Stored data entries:

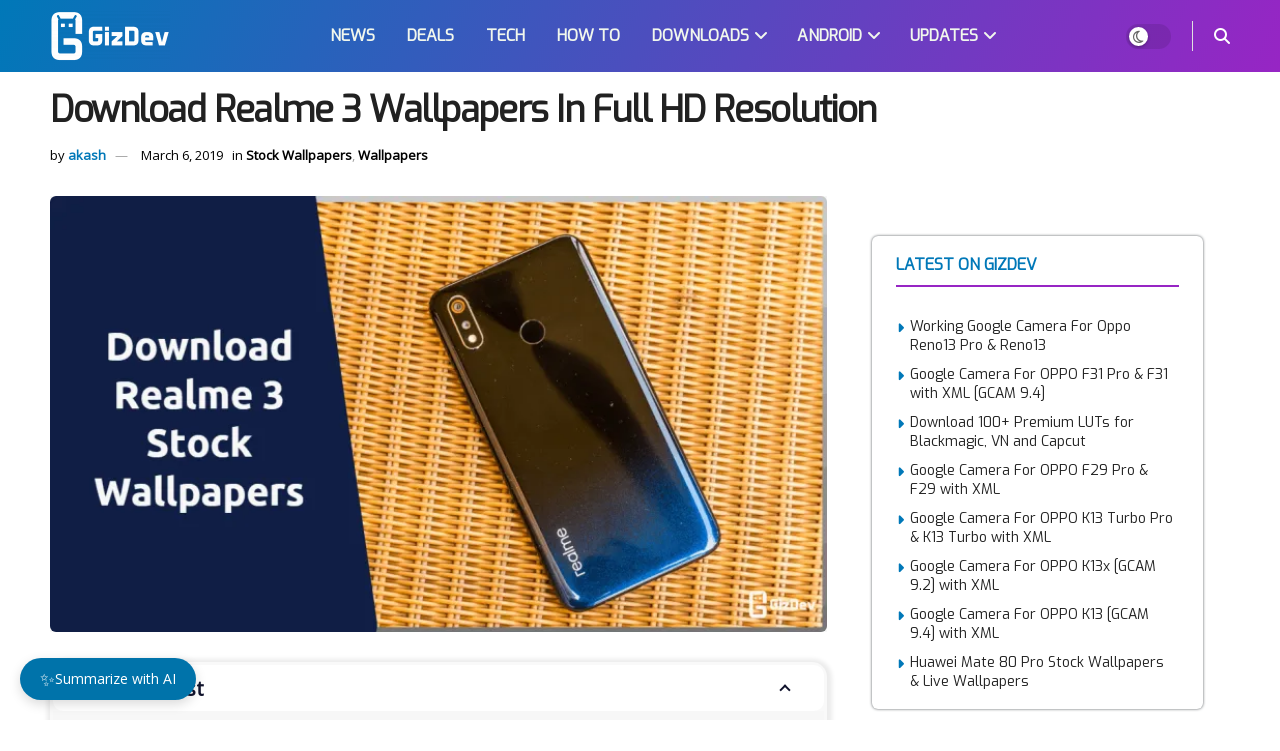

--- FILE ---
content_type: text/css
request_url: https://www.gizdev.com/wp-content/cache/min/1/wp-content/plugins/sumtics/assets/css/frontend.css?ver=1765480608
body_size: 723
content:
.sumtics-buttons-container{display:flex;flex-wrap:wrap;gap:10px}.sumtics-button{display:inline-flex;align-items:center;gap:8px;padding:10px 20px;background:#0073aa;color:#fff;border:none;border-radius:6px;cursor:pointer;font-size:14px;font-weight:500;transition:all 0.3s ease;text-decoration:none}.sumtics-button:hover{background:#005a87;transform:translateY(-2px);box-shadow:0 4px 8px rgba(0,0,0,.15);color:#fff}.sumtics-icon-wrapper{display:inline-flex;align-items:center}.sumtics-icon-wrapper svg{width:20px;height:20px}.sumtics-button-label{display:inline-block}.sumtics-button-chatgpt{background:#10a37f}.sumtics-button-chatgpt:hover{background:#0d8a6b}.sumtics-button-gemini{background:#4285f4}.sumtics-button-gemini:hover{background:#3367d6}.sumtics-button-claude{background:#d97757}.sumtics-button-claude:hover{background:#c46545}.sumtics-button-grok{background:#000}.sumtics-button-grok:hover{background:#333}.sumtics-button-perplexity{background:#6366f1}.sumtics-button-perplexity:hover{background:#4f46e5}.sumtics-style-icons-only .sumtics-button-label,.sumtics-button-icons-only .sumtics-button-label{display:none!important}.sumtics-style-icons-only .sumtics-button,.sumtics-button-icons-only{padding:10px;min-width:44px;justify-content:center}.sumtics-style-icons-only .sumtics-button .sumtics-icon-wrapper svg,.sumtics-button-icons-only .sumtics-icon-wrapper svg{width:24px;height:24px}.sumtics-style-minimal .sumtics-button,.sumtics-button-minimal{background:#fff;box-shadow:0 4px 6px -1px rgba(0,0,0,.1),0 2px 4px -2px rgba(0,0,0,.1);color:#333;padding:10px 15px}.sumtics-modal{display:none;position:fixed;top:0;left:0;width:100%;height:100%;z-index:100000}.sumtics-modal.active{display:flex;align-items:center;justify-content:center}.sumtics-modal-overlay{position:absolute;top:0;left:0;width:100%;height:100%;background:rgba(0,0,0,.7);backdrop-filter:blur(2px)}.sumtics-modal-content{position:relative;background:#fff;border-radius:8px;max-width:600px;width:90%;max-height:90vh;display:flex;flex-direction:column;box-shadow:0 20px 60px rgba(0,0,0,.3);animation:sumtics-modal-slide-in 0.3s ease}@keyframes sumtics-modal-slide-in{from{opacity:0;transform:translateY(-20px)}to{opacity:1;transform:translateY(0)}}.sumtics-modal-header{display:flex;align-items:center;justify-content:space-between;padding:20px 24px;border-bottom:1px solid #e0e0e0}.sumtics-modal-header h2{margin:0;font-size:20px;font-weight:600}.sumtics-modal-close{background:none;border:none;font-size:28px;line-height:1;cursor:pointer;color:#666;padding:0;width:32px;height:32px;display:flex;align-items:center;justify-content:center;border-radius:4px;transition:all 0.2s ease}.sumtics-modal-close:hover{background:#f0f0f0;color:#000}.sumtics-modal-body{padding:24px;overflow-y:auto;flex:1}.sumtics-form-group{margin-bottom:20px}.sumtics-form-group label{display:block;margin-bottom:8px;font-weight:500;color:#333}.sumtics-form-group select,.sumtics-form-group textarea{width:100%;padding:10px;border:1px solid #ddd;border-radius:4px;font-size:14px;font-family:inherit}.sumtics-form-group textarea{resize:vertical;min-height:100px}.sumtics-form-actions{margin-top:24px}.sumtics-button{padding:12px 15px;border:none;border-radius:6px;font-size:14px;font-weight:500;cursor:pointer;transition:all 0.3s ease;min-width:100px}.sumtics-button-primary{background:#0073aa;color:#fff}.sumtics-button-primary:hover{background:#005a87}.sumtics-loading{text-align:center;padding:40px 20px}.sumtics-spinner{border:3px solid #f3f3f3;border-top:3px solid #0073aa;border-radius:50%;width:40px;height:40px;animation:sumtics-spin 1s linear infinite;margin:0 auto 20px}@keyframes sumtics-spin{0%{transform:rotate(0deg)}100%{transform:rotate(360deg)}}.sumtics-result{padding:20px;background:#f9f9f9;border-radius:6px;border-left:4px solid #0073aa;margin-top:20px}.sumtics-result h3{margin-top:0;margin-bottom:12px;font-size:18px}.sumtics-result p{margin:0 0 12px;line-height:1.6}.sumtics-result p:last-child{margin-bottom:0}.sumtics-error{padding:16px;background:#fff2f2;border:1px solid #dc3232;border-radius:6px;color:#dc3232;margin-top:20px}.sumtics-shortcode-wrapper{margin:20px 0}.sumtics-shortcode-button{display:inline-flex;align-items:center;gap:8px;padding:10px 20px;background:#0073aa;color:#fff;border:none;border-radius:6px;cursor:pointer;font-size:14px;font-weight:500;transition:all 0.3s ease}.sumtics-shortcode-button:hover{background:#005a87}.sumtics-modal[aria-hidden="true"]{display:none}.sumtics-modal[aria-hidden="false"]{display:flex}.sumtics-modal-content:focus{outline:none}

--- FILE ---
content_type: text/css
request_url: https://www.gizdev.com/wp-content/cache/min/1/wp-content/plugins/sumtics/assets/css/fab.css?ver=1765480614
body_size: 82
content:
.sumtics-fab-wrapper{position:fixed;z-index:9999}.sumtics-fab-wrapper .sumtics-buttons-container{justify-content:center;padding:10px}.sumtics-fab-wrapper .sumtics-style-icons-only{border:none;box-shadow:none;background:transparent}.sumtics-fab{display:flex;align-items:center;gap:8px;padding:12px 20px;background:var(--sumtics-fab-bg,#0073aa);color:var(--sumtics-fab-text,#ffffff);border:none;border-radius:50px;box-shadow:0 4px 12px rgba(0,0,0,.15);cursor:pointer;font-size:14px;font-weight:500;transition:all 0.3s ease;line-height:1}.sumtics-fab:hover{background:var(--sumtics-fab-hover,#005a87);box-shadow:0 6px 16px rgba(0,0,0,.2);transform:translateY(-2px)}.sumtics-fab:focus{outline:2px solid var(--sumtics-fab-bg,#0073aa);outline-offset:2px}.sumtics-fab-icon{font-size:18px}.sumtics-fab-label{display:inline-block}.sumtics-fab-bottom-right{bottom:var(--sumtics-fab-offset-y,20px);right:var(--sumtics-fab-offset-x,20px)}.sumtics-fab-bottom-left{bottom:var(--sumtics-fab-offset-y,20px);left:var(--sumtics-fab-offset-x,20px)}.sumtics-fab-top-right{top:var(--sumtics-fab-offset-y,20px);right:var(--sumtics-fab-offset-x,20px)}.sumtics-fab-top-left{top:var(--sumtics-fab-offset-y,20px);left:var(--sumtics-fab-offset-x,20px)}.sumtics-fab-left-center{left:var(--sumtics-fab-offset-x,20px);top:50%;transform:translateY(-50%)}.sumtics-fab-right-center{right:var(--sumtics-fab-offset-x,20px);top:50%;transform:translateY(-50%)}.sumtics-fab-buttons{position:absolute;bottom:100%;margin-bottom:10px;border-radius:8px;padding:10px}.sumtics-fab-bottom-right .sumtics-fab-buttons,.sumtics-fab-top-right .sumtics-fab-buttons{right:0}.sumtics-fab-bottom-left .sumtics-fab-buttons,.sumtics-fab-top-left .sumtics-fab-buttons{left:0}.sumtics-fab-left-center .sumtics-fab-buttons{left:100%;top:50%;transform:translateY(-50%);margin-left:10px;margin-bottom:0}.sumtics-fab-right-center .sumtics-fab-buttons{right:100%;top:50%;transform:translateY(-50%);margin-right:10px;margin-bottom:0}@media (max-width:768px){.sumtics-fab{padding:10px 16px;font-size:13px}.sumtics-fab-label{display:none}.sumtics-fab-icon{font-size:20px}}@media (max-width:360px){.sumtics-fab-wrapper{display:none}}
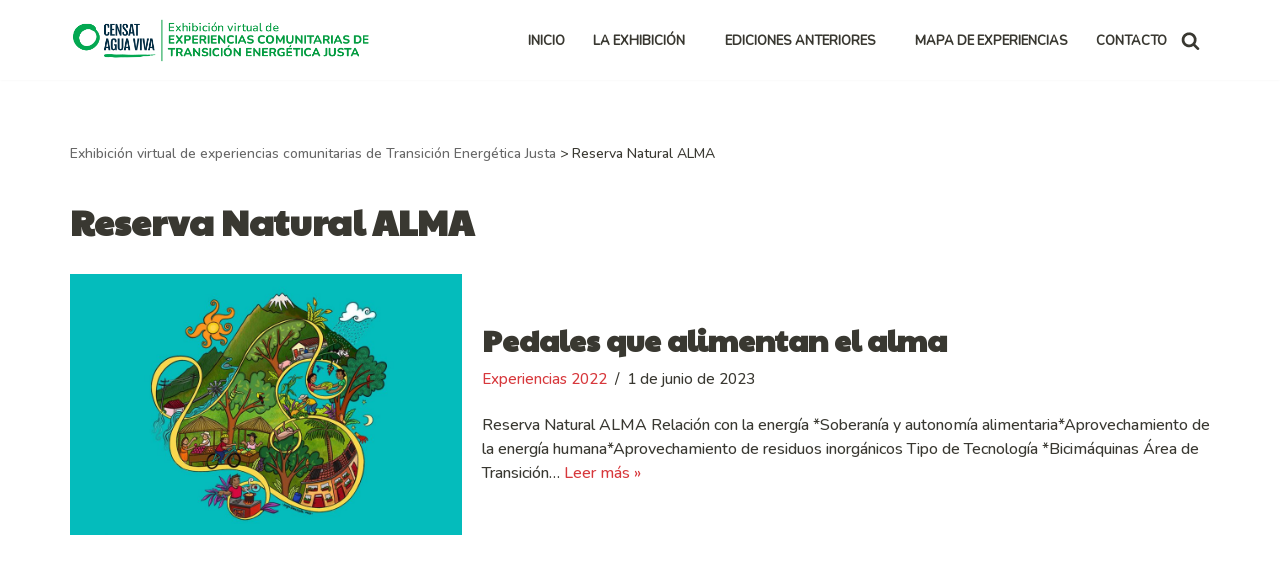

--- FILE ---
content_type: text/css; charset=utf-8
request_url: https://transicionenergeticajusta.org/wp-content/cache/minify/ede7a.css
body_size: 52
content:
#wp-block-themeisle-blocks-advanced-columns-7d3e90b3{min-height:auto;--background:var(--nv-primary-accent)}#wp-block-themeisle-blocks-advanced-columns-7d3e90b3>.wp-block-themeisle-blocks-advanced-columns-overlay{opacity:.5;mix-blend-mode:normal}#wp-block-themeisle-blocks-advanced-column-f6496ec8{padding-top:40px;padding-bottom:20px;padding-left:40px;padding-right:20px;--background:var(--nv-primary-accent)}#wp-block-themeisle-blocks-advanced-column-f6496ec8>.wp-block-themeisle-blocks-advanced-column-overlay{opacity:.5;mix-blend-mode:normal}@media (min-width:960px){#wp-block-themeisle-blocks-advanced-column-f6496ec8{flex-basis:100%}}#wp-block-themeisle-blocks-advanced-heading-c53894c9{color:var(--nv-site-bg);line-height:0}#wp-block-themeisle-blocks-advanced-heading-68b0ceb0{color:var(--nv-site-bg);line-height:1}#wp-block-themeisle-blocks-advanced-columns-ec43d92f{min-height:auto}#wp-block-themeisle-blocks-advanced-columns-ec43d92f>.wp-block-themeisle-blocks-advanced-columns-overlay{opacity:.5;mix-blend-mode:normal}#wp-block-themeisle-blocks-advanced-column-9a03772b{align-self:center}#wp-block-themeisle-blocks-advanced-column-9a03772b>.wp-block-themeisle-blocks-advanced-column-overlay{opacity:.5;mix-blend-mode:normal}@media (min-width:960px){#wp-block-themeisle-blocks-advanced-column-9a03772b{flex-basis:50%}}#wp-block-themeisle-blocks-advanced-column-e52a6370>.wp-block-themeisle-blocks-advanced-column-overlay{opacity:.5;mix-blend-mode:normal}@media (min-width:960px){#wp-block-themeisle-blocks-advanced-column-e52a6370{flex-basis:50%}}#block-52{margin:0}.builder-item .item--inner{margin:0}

§ **Description of the task**
For each line in the data above that contains the string "gizdev", extract the line.

§ **Problem solution**
request_url: https://www.gizdev.com/wp-content/cache/min/1/wp-content/plugins/sumtics/assets/css/frontend.css?ver=1765480608
request_url: https://www.gizdev.com/wp-content/cache/min/1/wp-content/plugins/sumtics/assets/css/fab.css?ver=1765480614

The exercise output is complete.